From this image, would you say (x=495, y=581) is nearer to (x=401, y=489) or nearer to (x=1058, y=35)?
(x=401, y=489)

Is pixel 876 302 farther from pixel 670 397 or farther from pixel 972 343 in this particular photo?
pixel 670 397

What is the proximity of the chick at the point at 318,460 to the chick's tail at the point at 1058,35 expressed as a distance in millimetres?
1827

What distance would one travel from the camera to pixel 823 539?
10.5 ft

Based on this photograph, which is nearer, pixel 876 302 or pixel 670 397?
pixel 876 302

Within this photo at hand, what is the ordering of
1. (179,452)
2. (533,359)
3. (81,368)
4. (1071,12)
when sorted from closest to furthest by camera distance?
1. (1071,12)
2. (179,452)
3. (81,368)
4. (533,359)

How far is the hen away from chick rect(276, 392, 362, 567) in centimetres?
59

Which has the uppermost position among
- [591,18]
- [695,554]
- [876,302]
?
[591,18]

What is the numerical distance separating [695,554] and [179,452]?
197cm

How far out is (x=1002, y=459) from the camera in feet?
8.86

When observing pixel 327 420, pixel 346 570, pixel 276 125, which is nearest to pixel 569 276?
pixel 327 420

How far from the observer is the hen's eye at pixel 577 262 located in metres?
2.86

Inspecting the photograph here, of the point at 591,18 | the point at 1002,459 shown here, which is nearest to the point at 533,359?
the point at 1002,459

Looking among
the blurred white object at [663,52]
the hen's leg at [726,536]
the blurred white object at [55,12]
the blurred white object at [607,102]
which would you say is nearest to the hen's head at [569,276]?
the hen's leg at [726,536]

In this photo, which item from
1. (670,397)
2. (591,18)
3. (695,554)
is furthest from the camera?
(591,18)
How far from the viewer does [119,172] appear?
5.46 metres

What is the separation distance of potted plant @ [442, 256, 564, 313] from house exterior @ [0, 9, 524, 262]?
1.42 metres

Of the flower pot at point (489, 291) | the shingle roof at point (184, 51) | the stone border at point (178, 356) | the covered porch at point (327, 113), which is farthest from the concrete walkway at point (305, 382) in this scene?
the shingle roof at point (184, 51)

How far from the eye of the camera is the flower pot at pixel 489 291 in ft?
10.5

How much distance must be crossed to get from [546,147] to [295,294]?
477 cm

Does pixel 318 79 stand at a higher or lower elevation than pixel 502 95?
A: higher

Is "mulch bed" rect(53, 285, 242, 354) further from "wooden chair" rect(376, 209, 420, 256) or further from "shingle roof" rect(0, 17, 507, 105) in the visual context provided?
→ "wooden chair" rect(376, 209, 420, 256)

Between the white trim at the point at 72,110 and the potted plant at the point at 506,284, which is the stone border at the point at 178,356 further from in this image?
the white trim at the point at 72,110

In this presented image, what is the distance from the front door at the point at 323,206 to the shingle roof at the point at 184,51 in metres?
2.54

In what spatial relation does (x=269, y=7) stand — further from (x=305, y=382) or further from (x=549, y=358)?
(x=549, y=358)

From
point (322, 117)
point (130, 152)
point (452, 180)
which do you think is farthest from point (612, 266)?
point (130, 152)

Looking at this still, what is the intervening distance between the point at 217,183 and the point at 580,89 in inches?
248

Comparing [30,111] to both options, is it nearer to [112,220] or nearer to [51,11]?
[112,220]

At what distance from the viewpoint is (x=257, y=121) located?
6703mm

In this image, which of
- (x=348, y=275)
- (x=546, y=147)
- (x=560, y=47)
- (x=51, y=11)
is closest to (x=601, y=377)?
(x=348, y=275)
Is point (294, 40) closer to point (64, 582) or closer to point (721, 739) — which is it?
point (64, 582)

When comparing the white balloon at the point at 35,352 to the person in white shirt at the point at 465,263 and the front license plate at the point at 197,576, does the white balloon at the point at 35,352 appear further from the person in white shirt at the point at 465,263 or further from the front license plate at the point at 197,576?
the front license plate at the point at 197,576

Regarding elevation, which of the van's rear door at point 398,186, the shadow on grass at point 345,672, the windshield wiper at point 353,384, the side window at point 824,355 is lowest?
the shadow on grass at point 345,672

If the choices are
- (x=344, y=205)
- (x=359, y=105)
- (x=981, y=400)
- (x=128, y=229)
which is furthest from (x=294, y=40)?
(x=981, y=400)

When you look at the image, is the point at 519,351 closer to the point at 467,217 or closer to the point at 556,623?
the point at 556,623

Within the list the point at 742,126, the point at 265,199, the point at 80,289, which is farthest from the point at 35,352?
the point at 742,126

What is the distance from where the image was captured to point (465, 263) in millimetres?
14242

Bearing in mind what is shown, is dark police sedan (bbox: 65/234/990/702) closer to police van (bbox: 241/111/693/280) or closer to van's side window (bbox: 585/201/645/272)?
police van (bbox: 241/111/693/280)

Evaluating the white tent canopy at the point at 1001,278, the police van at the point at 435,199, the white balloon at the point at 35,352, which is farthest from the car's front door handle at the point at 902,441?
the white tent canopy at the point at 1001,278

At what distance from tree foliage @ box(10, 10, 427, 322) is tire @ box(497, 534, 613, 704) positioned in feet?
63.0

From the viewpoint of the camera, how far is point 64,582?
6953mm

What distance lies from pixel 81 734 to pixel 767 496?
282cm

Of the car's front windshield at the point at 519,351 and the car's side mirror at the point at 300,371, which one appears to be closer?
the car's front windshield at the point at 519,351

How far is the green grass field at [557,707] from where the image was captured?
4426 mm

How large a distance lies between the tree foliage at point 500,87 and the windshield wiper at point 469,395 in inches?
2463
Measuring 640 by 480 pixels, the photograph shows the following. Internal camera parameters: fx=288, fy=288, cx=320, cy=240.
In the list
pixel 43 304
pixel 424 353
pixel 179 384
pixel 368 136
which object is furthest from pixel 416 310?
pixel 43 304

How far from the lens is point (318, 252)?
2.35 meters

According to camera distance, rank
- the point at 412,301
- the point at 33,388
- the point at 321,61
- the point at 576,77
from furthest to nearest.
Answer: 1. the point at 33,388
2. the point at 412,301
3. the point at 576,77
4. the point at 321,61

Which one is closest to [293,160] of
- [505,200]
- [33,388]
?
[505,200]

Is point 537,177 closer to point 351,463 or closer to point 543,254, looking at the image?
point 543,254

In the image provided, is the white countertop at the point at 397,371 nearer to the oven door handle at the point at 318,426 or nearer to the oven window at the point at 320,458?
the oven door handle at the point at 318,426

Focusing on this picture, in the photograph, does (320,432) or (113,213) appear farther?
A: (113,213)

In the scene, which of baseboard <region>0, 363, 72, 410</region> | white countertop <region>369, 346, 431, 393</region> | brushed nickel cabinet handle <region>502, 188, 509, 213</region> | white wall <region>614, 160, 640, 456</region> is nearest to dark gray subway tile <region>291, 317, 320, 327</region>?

* [WORK TO COMPLETE]
Reproduce the records word for word, starting with the line that contains "How far is the hen" and going on through the line that contains "1.42 metres". Include both of those lines and nothing outside them.

* [ANSWER TO THIS TASK]
How far is the hen away from chick rect(276, 392, 362, 567) in centimetres?
59

Which has the uppermost position among
- [591,18]
- [695,554]
- [876,302]
?
[591,18]

What is the numerical distance separating [695,554] and [179,452]?
197cm

How far out is (x=1002, y=459) from the camera in feet?
8.86

When observing pixel 327 420, pixel 346 570, pixel 276 125, which is nearest to pixel 569 276?
pixel 327 420

How far from the observer is the hen's eye at pixel 577 262 located in metres?
2.86

Inspecting the photograph here, of the point at 591,18 | the point at 1002,459 shown here, which is nearest to the point at 533,359?
the point at 1002,459

Looking among
the blurred white object at [663,52]
the hen's leg at [726,536]
the blurred white object at [55,12]
the blurred white object at [607,102]
which would you say is nearest to the hen's head at [569,276]?
the hen's leg at [726,536]

In this photo, which item from
1. (670,397)
2. (591,18)
3. (695,554)
is furthest from the camera?
(591,18)
How far from the viewer does [119,172] appear?
5.46 metres

What is the separation distance of potted plant @ [442, 256, 564, 313] from house exterior @ [0, 9, 524, 262]?
1.42 metres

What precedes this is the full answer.